• _Goals_:
(a) In the interview, why is the writer of "Archer" sometimes missing when the cast records? Answer in one to three sentences.
(b) Carry the interview forward, starting right after its last line.

I'm like a mythological creature.

Like when you took the form of a stallion as Master in "Venture Brothers?"

Good job bringing it back to my credits.

I'm about to do it again: So you're doing "Bob's Burger's" on Fox, "Archer" is getting a third season, and you're now starring in your own Comedy Central show. That schedule must be interesting.

Well I have plenty of time on my hands, ironically. I'm done shooting "Van," and voice work … it's not like you have to go to an office every day and do "Bob's Burger's."

You get off easier than the writers.

Well, "Archer" is written by one guy, which is pretty crazy. Sometimes when we record, he's not there because he's holed up writing the next episode.

That show is a revelation.

Without a doubt, I love "Archer." I like me in it, obviously, I am very good. But the whole thing, it's very awkward, but I'll literally watch the show and forget I'm in it. And not like "I'm so good, I'm losing myself watching my own character." The show is just that good.

With your distinct voice, how many people ask you to record their outgoing voice messages?

Oh yeah, I summarily refuse to do those. I used to do that all the time. But then I had a breakthrough where I was like "Fuck off."


I will say that to anyone. "Fuck off." I will leave you a message that says "I don't want to be doing this right now." I mean, I won't actually say that … it's just always so awkward, and the guy always has to set it up on his phone while I just stand there. "Oh, Jenny is going to love this, hold on man, let me just find her number." Come on already, can I go?

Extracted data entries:
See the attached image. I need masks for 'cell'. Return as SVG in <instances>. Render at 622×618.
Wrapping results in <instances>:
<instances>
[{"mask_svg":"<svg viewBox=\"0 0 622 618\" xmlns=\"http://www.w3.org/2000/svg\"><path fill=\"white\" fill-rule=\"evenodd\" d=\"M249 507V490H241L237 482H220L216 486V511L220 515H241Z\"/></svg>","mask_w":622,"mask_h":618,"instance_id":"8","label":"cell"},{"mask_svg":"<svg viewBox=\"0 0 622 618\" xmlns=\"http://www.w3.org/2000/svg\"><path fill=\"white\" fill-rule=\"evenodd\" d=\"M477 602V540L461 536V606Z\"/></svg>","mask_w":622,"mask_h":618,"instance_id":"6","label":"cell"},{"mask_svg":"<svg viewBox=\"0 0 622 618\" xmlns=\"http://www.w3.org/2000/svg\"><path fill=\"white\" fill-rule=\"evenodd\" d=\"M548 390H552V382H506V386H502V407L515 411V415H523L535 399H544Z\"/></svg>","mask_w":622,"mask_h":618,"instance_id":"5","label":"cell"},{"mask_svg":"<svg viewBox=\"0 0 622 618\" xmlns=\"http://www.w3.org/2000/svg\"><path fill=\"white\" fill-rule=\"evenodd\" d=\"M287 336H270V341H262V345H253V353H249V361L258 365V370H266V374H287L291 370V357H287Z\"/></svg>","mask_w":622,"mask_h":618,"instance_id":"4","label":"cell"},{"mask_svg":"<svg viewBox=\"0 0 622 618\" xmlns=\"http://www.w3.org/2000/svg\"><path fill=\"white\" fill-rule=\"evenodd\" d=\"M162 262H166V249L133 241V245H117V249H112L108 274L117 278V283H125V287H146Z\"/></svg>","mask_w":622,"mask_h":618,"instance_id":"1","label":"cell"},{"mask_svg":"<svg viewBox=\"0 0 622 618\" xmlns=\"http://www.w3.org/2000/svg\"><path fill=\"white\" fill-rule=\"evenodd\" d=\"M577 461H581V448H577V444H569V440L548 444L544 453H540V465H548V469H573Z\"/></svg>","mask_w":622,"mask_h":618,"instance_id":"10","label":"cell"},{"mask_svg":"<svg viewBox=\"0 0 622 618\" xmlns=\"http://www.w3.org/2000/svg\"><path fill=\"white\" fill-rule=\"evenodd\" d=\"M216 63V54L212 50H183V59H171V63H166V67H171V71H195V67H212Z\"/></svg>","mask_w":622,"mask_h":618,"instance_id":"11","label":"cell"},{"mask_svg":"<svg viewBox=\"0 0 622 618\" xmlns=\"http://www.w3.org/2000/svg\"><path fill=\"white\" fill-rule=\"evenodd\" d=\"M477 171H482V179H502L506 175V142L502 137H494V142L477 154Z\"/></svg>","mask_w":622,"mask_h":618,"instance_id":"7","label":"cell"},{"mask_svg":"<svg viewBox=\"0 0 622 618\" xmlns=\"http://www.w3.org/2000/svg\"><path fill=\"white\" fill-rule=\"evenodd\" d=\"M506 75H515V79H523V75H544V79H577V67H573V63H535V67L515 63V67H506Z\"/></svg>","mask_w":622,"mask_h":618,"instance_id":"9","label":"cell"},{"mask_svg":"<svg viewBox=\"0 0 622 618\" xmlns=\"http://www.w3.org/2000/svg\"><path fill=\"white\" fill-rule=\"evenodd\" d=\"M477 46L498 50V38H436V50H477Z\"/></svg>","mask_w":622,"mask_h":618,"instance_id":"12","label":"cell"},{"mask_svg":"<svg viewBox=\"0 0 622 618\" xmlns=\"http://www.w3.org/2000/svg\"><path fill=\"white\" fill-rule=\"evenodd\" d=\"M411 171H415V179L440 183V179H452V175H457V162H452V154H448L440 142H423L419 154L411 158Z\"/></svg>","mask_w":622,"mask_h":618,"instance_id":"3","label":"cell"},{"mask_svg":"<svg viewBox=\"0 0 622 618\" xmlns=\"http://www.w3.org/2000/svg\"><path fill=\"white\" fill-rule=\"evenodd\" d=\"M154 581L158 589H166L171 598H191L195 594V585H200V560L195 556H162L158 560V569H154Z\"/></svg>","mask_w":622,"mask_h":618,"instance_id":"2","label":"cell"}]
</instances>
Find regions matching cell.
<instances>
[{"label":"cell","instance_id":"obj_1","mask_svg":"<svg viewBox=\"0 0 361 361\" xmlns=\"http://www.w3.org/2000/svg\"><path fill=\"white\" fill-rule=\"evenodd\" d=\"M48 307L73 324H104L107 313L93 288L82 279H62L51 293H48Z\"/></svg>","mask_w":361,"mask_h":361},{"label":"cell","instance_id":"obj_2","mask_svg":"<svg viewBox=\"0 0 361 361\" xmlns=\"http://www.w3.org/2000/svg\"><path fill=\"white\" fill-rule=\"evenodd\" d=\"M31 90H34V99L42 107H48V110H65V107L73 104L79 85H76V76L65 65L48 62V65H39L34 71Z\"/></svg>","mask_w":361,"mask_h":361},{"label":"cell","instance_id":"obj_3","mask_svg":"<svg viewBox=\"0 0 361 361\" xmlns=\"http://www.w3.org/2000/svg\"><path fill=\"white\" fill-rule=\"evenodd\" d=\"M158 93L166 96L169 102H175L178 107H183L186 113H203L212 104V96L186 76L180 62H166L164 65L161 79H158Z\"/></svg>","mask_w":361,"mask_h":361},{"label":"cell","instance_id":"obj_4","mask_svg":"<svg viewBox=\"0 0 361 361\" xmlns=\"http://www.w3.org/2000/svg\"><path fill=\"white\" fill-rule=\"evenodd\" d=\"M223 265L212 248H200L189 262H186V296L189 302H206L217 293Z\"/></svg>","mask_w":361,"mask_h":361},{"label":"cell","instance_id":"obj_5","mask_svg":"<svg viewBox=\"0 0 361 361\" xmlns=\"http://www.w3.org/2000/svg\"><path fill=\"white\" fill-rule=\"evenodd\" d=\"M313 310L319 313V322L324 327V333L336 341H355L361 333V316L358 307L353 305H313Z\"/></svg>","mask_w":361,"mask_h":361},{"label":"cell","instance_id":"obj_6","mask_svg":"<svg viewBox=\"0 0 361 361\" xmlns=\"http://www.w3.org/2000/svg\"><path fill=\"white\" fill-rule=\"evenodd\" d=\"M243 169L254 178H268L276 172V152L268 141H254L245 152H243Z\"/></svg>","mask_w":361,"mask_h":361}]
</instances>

• _Answers by task_:
(a) "Archer" is written by one guy. Sometimes he isn't at the recordings because he's holed up writing the next episode.

(b)
No, you can't.

No … I was saying that in character.

I know, and I was responding in the character of the guy who wants you on his outgoing voicemail. It must be odd to have a fan base of people just obsessed with your voice.

It is. Some people just want me to talk to them. And the people I know don't want me to talk to them at all.

You should start a service, "Jon Benjamin will talk to you." And you can charge money.

I would make at least $500 a year.

(Click below to hear Jon's special message to Salon's readers -- ie. the outgoing message he recorded on my voicemail)

Jon Benjamin by saradrewgrant

"Jon Benjamin Has a Van" is on every Wednesday at 10:30/9:30c on Comedy Central

By Drew Grant

Drew Grant is a staff writer for Salon. Follow her on Twitter at @videodrew.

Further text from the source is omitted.